Bang-Jensen began last summer with a series of story circles, which invited community members to meet, share their experiences, and nosh on snacks. From these initial gatherings, Bang-Jensen began an inclusive casting process that formed the show’s ensemble, including home health aides, hospice workers, and family-care providers. Working around obvious scheduling complications, the group met once a week to generate and craft Caregivers, using Pig Iron’s signature devising methods.
The “social practice” process
What sets Caregivers apart from other community-centered artistic work? According to Bang-Jensen, artists tend to work with communities on a spectrum. Programming initiatives and providing lower-priced tickets are on one side, and civic practice — or work that is created for specific community needs — is on the other. For more on this, Michael Rodh writes in HowlRound about the difference between “social practice” and “civic practice” for artists, where the locus and intention of the work primarily falls either with the initiating artist or the artist’s community partners as makers.
The process for Caregivers falls under “social practice,” meaning work that is initiated by the artist (Bang-Jensen) but is created with community members. Usually this kind of social engagement results in story presentations told at microphones, but Bang-Jensen set different expectations for herself, noting that this is “an experiment in having a more theatrical aesthetic but with more community stories.” The emphasis here is on process rather than product — though Bang-Jensen is still aiming for the product to be a true visual event.
Theater of the future?
Pig Iron has incorporated community members into its work before (as in Period of Animate Existence in the 2017 Fringe). But Caregivers is perhaps the first time for the company that citizen artists were the creative genesis of all scripted text, with Bang-Jensen and other artists shaping the outcome.

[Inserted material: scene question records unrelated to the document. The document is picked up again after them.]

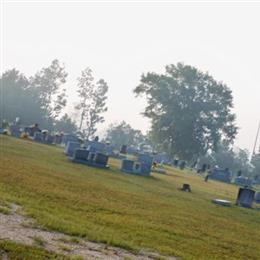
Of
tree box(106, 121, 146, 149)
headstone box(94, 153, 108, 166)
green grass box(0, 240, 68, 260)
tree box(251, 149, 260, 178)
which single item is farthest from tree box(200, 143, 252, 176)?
green grass box(0, 240, 68, 260)

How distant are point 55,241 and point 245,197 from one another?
1769 cm

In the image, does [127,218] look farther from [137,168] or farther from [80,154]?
[137,168]

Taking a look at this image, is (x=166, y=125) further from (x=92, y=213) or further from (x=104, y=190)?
(x=92, y=213)

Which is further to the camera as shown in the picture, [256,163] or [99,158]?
[256,163]

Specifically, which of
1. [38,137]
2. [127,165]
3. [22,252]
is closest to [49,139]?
[38,137]

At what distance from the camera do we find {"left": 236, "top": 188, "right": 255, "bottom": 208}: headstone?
78.6ft

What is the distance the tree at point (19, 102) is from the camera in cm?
7406

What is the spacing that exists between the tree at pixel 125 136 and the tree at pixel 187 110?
103 ft

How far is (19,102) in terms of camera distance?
76438 millimetres

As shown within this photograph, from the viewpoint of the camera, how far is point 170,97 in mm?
66625

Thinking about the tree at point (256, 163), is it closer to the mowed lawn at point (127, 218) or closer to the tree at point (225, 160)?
the tree at point (225, 160)

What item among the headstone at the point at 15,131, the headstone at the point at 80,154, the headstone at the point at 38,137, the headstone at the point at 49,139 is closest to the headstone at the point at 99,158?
the headstone at the point at 80,154

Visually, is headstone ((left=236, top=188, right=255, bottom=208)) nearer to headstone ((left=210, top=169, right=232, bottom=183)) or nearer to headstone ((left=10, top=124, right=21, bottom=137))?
headstone ((left=10, top=124, right=21, bottom=137))

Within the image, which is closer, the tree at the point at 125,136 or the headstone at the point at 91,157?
the headstone at the point at 91,157
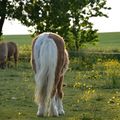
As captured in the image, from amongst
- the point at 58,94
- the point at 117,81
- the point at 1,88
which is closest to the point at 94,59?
→ the point at 117,81

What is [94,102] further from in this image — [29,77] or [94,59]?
[94,59]

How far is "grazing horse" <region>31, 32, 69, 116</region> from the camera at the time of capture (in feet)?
32.1

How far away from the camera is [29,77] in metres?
19.4

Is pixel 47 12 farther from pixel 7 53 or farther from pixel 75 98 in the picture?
pixel 75 98

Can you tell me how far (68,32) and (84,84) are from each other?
85.4 feet

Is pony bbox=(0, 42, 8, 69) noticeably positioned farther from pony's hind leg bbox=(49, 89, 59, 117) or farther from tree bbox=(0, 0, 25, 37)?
pony's hind leg bbox=(49, 89, 59, 117)

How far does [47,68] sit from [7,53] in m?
17.0

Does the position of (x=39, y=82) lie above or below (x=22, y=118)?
above

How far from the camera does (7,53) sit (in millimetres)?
26625

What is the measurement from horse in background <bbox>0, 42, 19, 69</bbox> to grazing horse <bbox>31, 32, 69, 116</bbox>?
15.2m

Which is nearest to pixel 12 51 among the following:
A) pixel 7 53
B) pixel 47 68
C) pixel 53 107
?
pixel 7 53

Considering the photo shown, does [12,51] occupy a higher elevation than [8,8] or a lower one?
lower

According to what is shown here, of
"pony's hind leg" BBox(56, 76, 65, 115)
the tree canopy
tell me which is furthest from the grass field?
the tree canopy

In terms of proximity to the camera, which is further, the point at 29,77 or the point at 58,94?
the point at 29,77
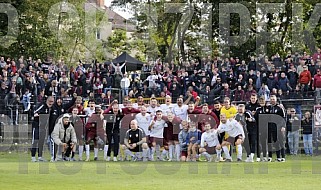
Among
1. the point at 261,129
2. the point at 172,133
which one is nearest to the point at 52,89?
the point at 172,133

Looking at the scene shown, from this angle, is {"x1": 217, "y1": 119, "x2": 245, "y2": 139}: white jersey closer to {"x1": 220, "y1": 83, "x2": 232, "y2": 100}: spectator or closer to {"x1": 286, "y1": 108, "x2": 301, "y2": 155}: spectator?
{"x1": 286, "y1": 108, "x2": 301, "y2": 155}: spectator

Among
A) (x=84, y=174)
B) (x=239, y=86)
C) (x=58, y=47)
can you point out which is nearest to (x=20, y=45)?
(x=58, y=47)

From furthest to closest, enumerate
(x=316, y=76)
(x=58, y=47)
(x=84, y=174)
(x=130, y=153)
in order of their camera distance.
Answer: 1. (x=58, y=47)
2. (x=316, y=76)
3. (x=130, y=153)
4. (x=84, y=174)

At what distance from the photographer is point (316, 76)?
93.1ft

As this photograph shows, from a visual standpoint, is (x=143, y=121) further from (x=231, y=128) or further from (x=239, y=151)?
(x=239, y=151)

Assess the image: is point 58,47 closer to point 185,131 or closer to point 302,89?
point 302,89

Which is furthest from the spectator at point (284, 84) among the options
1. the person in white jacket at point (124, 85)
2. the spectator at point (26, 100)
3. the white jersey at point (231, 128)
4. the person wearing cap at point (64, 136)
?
the spectator at point (26, 100)

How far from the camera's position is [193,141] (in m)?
22.5

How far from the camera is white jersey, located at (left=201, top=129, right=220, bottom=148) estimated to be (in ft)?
72.8

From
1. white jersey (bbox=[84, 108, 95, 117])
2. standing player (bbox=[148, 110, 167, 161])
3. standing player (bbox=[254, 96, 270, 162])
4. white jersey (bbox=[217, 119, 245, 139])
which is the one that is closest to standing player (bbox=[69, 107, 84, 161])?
white jersey (bbox=[84, 108, 95, 117])

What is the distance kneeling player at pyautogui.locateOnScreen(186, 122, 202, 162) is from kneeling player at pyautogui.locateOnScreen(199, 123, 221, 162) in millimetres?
318

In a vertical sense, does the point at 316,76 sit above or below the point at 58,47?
below

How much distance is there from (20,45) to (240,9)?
53.0 ft

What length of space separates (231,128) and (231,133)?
0.62ft
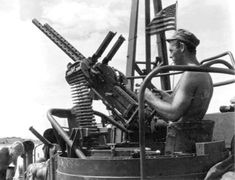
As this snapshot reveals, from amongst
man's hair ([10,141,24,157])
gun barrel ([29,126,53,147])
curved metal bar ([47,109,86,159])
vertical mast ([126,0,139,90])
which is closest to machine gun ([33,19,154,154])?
curved metal bar ([47,109,86,159])

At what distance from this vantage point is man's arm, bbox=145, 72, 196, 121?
3.30m

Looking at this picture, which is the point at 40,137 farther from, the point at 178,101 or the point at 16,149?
the point at 178,101

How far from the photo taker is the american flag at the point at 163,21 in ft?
35.8

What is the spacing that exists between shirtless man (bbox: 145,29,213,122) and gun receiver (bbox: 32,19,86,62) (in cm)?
315

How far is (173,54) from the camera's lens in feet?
11.8

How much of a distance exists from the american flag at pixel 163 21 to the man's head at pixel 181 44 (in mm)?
7309

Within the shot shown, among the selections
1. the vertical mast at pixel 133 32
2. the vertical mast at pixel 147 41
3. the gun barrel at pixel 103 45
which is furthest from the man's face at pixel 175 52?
the vertical mast at pixel 133 32

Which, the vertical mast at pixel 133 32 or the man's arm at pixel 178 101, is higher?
the vertical mast at pixel 133 32

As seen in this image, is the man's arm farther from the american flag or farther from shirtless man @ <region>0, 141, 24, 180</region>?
the american flag

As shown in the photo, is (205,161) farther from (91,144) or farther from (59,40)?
(59,40)

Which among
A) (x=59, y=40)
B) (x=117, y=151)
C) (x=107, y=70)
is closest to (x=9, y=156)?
(x=59, y=40)

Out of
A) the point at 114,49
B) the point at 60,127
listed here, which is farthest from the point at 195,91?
the point at 114,49

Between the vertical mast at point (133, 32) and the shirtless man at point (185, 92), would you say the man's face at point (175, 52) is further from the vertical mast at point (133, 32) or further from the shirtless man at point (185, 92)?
the vertical mast at point (133, 32)

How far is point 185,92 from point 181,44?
472 mm
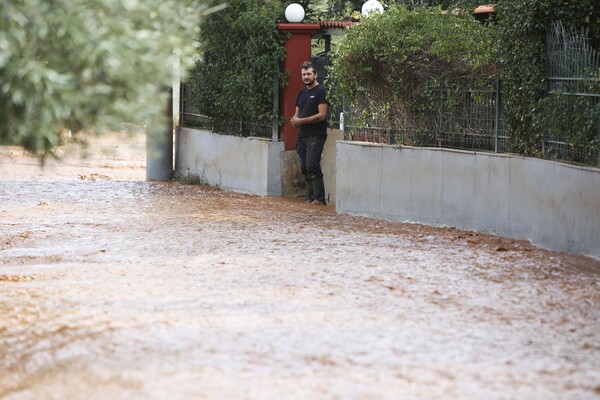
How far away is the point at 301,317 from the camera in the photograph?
8047 mm

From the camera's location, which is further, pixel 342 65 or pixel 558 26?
pixel 342 65

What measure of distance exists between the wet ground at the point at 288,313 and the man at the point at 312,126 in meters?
2.53

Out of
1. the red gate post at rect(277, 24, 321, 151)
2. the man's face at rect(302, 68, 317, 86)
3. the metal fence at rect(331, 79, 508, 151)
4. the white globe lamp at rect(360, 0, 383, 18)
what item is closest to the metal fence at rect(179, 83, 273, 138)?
the red gate post at rect(277, 24, 321, 151)

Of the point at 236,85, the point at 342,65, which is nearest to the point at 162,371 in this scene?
the point at 342,65

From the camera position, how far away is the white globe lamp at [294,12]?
17.8 metres

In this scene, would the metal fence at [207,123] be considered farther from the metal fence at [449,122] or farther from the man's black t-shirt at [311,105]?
the metal fence at [449,122]

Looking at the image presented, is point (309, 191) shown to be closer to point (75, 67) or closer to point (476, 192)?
point (476, 192)

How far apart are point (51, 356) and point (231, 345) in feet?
3.45

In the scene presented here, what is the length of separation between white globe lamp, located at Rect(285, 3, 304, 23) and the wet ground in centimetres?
446

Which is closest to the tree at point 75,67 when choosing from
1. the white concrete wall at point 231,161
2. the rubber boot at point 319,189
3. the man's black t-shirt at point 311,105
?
the man's black t-shirt at point 311,105

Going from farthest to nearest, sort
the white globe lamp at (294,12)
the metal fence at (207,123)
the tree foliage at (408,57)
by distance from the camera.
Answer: the metal fence at (207,123), the white globe lamp at (294,12), the tree foliage at (408,57)

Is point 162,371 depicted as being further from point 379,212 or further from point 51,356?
point 379,212

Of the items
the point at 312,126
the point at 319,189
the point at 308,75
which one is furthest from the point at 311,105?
the point at 319,189

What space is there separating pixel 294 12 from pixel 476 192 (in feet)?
17.8
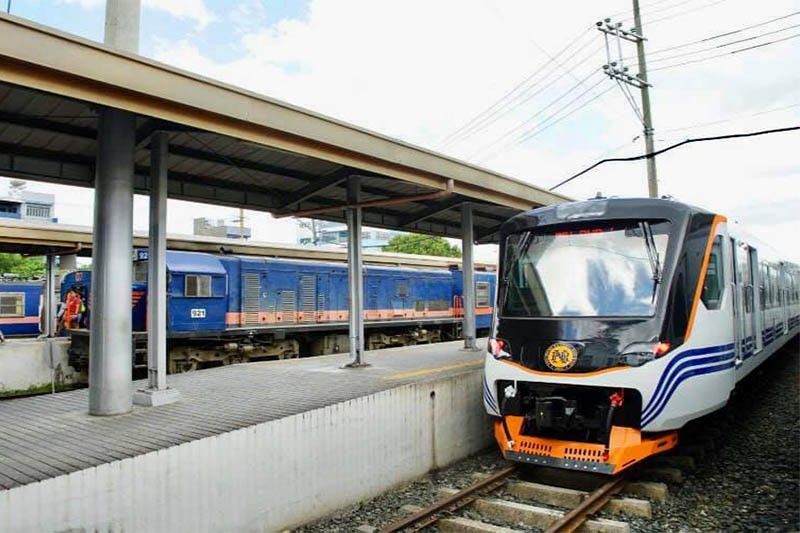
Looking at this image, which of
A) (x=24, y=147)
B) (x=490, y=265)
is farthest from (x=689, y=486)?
(x=490, y=265)

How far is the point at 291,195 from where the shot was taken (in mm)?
9906

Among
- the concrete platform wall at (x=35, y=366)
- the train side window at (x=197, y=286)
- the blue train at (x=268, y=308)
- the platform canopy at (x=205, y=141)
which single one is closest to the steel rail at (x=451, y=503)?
the platform canopy at (x=205, y=141)

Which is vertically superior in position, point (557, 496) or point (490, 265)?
point (490, 265)

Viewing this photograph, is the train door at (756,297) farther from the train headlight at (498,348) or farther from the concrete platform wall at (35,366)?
the concrete platform wall at (35,366)

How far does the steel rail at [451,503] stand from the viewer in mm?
5320

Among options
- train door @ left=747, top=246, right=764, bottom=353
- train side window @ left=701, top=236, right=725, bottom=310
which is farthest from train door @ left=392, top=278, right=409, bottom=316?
train side window @ left=701, top=236, right=725, bottom=310

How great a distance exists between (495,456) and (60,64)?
6.61m

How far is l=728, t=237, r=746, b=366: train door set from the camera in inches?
281

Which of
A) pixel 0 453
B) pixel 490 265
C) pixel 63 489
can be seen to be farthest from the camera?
pixel 490 265

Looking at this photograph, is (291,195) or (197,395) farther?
(291,195)

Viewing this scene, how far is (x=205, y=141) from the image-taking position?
24.1 feet

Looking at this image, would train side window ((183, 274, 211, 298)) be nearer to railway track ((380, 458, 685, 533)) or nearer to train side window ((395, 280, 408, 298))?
train side window ((395, 280, 408, 298))

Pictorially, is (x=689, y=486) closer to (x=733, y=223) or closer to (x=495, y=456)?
(x=495, y=456)

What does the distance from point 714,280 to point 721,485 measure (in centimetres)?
219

Judging from the early response, Caregivers tackles necessary ground, both in topic and process. Free tickets for the three scheduled performances sold out quickly. So maybe Bang-Jensen and Pig Iron signal what is next for the performing arts: a solution to flagging audience attendance and ticket sales could be large-scale inclusivity, allowing the community to take part in the art that they consume.
Pig Iron’s The Caregivers runs Friday, June 1, and Saturday, June 2, at Pig Iron Studios at Crane Old School (1417 N. 2nd Street in South Kensington).